SOURCE EXCERPT:
● ● ●
Monday, June 18, 2012


The huge drop at the box office for the second week of Ridley Scott's Prometheus is pretty easily explained: People don't particularly want to see it.

Fanboys, however, who had inexplicably based their whole summer around this film--well, this and The Dark Knight Rises, and I'll get to that--feel compelled to offer their own tortured explanations for its less than stellar grosses.  Audiences just didn't get it, they say, what with it being so sophisticated and all, or its sophistication (they love that word, and will use it even when it doesn't apply) was somehow a bad fit for a summer movie release, thus ignoring that Alien, the very film to which Prometheus is a prequel (although don't get them started on the whole prequel thing, either) was, of course, a summer release, and was instantly iconic in a way the new film could never hope to be.
● ● ●
INFORMATION PROVIDED:
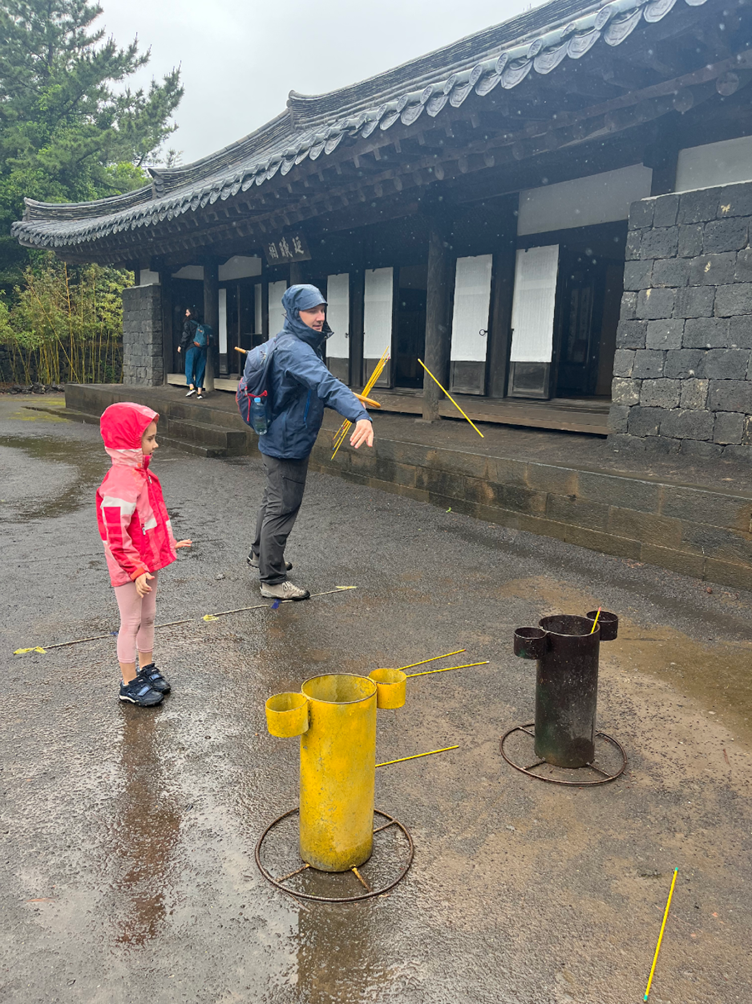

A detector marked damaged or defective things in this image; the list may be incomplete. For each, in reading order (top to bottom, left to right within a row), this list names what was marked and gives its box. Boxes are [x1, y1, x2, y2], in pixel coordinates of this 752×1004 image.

rusty metal target [500, 724, 628, 788]
rusty metal target [256, 808, 414, 904]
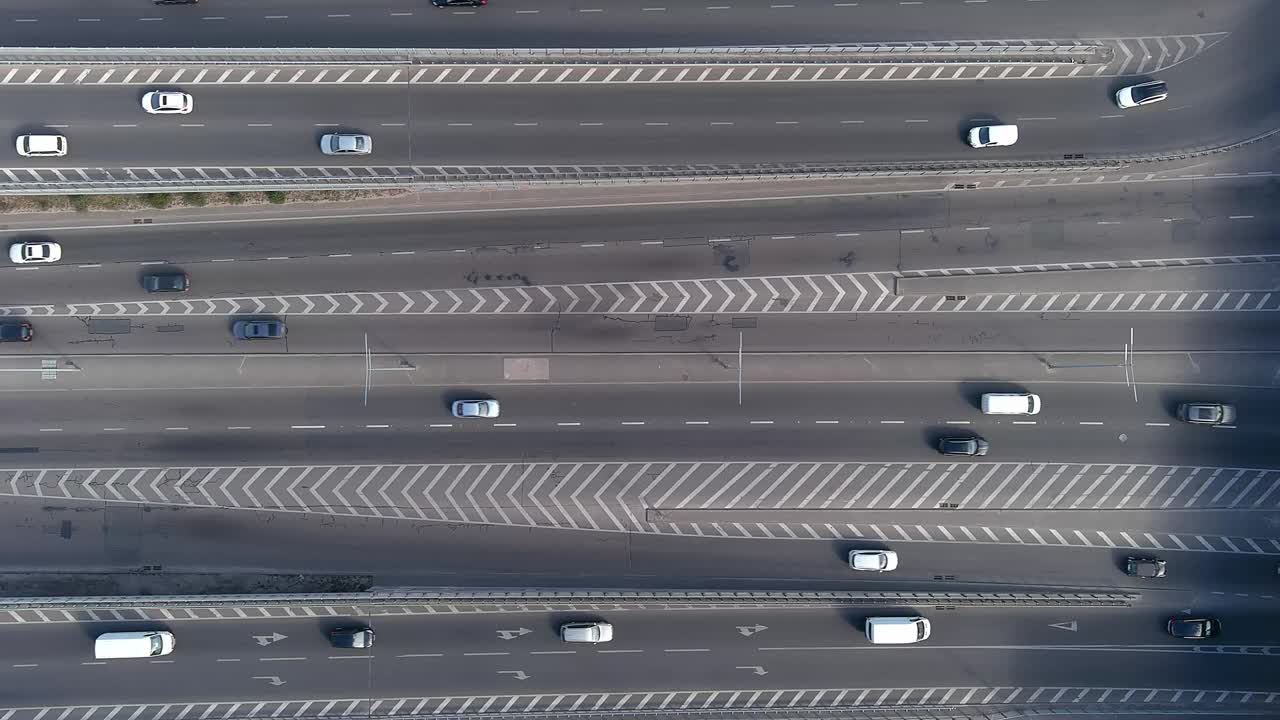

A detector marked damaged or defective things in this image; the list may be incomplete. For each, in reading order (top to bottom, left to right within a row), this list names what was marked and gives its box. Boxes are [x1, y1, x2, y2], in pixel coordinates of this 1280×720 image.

road crack repair line [0, 458, 1274, 548]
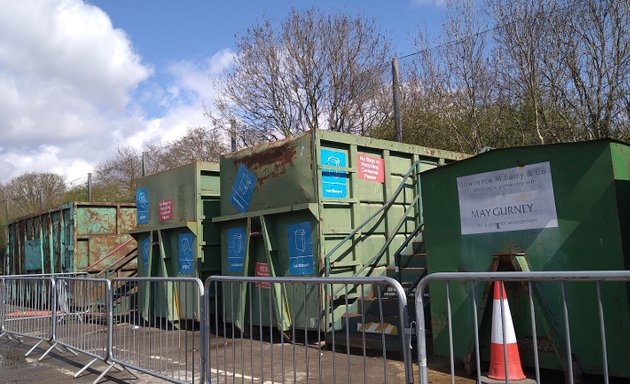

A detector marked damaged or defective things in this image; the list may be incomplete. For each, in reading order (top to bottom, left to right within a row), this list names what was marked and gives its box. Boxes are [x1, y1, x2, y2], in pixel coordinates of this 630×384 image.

rust stain on metal [237, 139, 298, 187]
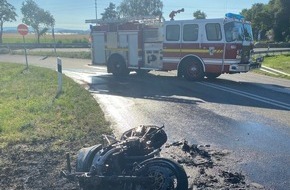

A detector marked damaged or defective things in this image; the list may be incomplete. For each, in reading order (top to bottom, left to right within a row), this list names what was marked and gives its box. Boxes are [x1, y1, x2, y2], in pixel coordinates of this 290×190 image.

burned motorcycle wreck [61, 125, 188, 189]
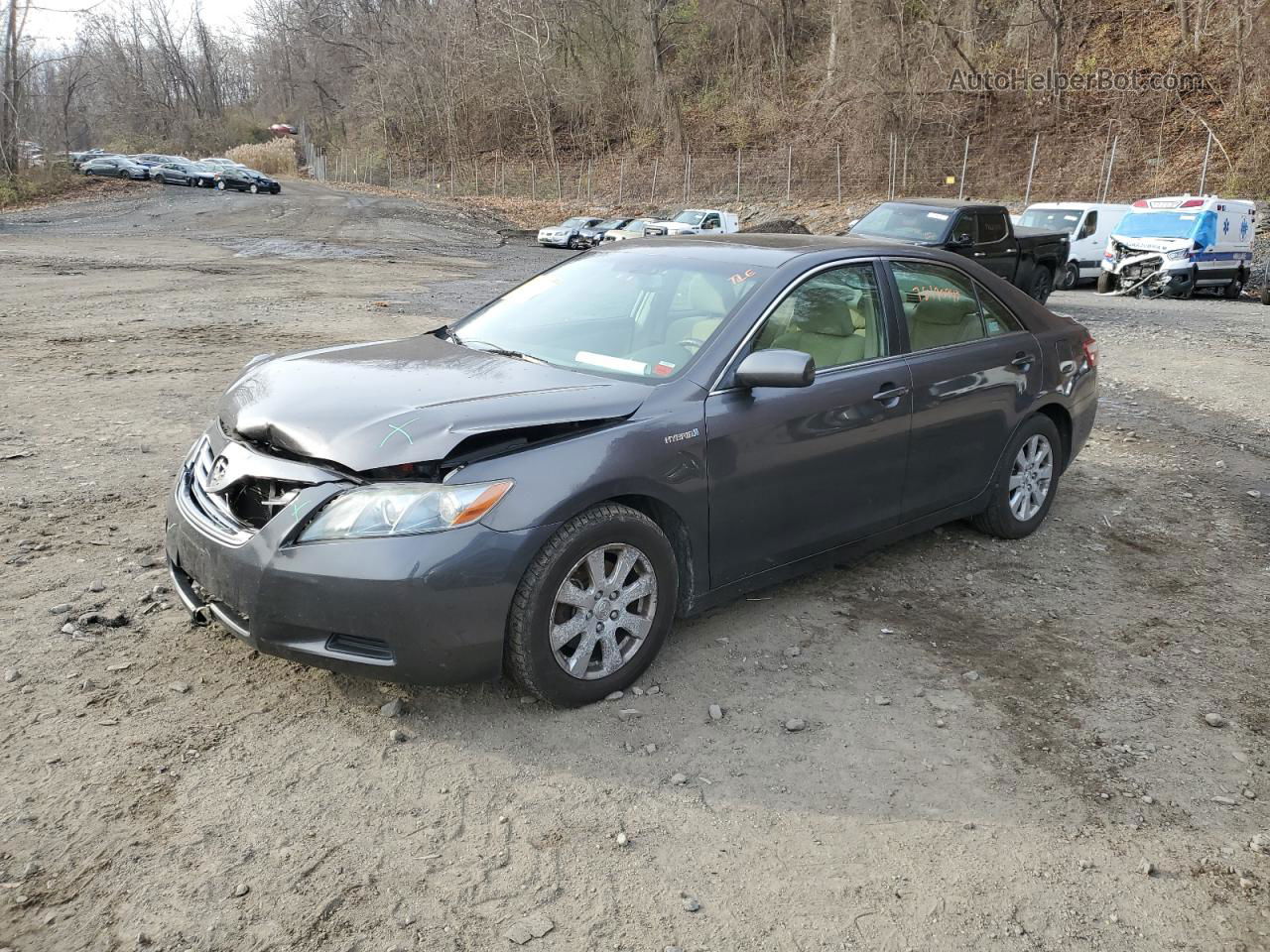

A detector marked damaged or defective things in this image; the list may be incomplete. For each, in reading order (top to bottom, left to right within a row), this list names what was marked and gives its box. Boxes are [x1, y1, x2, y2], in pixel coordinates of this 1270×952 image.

damaged white car [1096, 193, 1254, 298]
crumpled hood [218, 332, 650, 474]
damaged front bumper [162, 431, 556, 685]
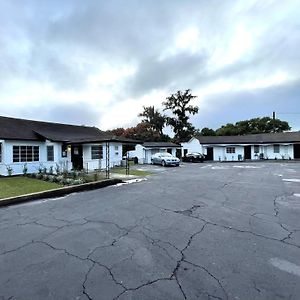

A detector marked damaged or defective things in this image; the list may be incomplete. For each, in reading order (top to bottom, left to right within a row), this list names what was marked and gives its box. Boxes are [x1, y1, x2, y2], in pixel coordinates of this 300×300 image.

cracked pavement [0, 162, 300, 300]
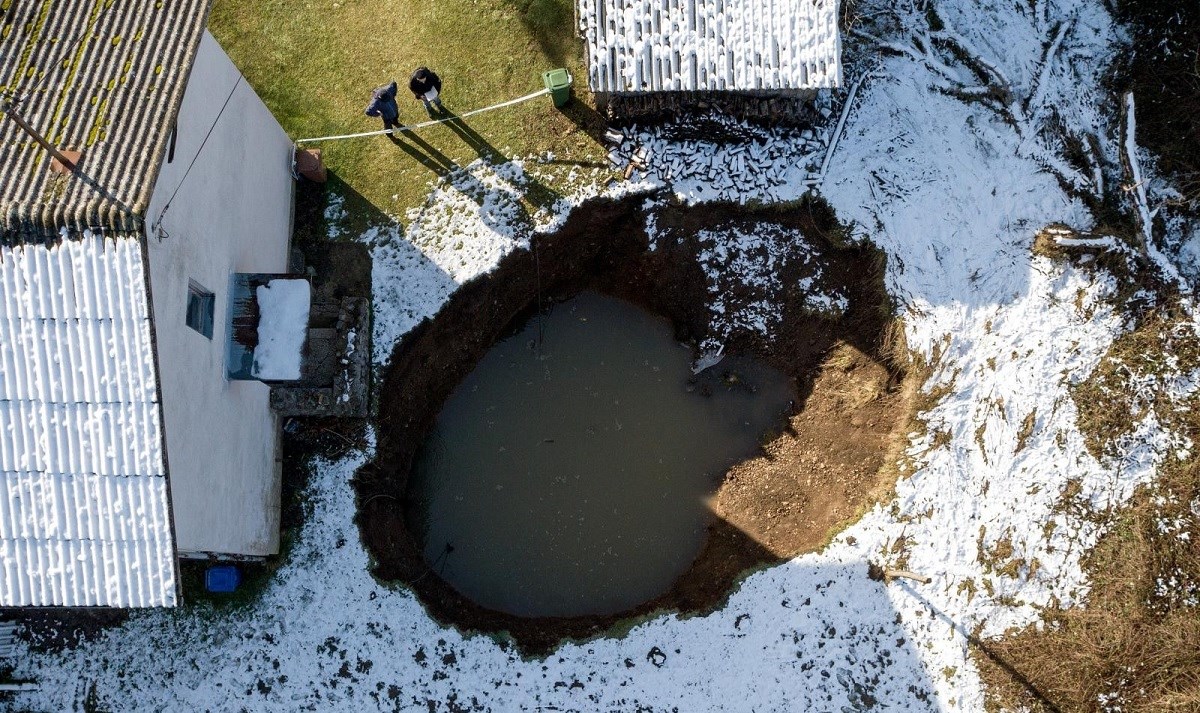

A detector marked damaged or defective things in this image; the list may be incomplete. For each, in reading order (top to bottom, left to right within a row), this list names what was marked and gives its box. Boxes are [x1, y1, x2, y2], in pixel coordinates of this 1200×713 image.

damaged structure [580, 0, 844, 119]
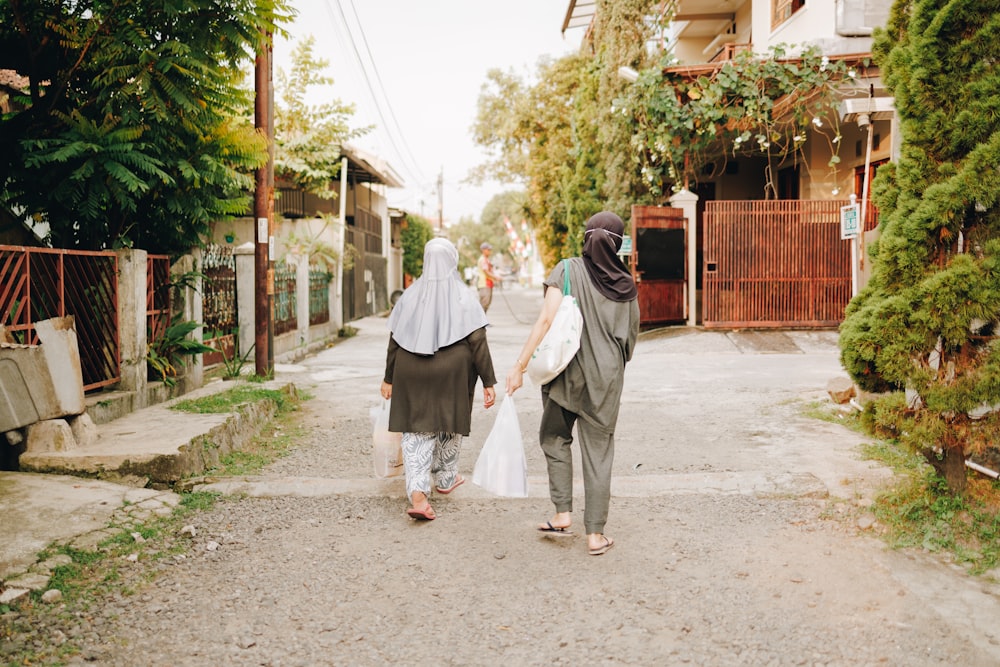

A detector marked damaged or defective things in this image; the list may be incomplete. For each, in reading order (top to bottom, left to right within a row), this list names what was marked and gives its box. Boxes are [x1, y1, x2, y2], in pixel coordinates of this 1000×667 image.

rusty metal fence [0, 245, 120, 392]
rusty metal fence [704, 202, 852, 330]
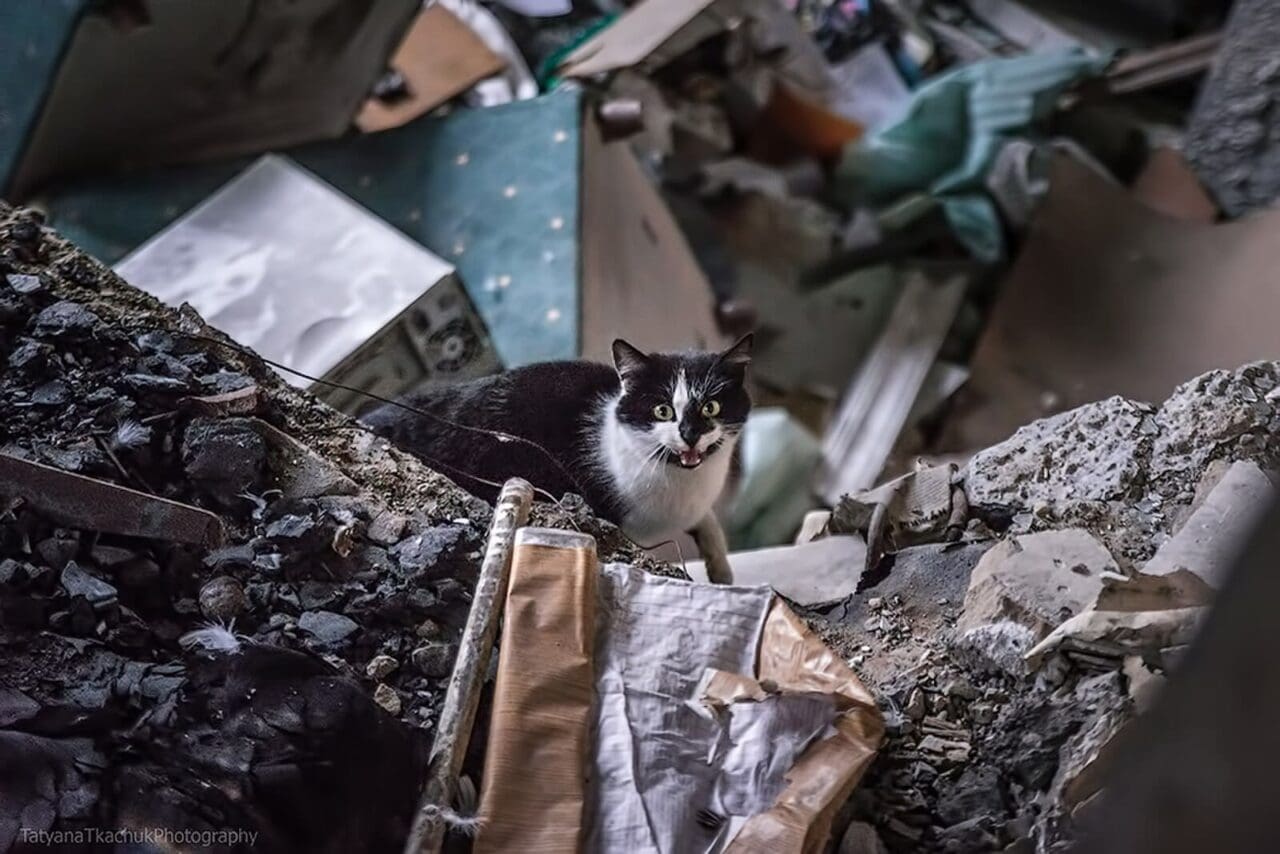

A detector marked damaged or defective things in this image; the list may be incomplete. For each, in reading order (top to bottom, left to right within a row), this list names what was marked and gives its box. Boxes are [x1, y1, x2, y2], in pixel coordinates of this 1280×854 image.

broken furniture piece [116, 156, 499, 417]
rusty metal bracket [0, 450, 225, 545]
splintered wood beam [404, 478, 535, 850]
rusty metal bracket [404, 478, 535, 850]
broken concrete slab [686, 530, 865, 604]
broken concrete slab [962, 530, 1111, 645]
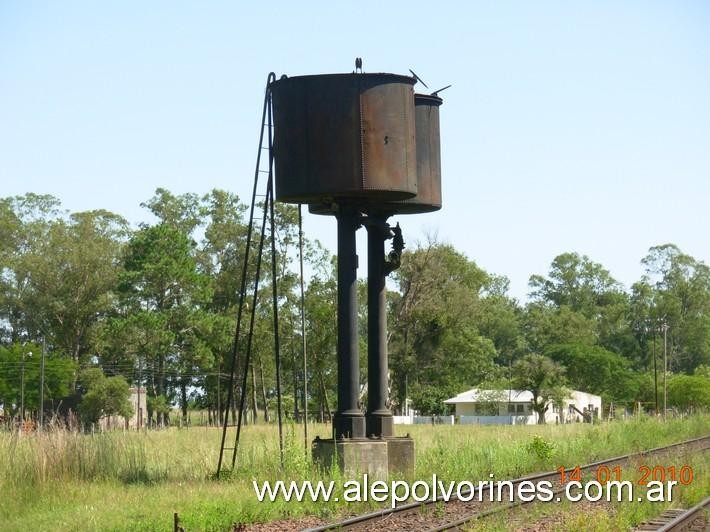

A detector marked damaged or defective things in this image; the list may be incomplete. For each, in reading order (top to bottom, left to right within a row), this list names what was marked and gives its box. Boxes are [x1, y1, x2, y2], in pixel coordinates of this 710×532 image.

rusted water tower [272, 67, 444, 474]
● ● ●
TASKS TO CARRY OUT:
1. Answer these questions using the Prometheus commentary:
(a) What date appears at the head of the Prometheus commentary?
(b) According to the Prometheus commentary, why did Prometheus drop so sharply at the box office in its second week?
(c) To which film is Prometheus a prequel?
2. In the records, rewrite the lines from the one containing "this 630×384 image." up to and including the one containing "burned motorcycle wreck [61, 125, 188, 189]", replacing "detector" with "classifier" and leaving everything else unchanged. Omit the pictures.
The text and the records were taken from separate sources.

PER-TASK ANSWERS:
1.
(a) Monday, June 18, 2012
(b) People don't particularly want to see it.
(c) Alien

2.
A classifier marked damaged or defective things in this image; the list may be incomplete. For each, in reading order (top to bottom, left to right within a row), this list names what was marked and gives its box. Boxes are [x1, y1, x2, y2], in pixel coordinates of this 630×384 image.

rust stain on metal [237, 139, 298, 187]

A classifier marked damaged or defective things in this image; the list may be incomplete. For each, in reading order (top to bottom, left to right within a row), this list names what was marked and gives its box. Boxes are [x1, y1, x2, y2], in pixel coordinates of this 290×190 image.

burned motorcycle wreck [61, 125, 188, 189]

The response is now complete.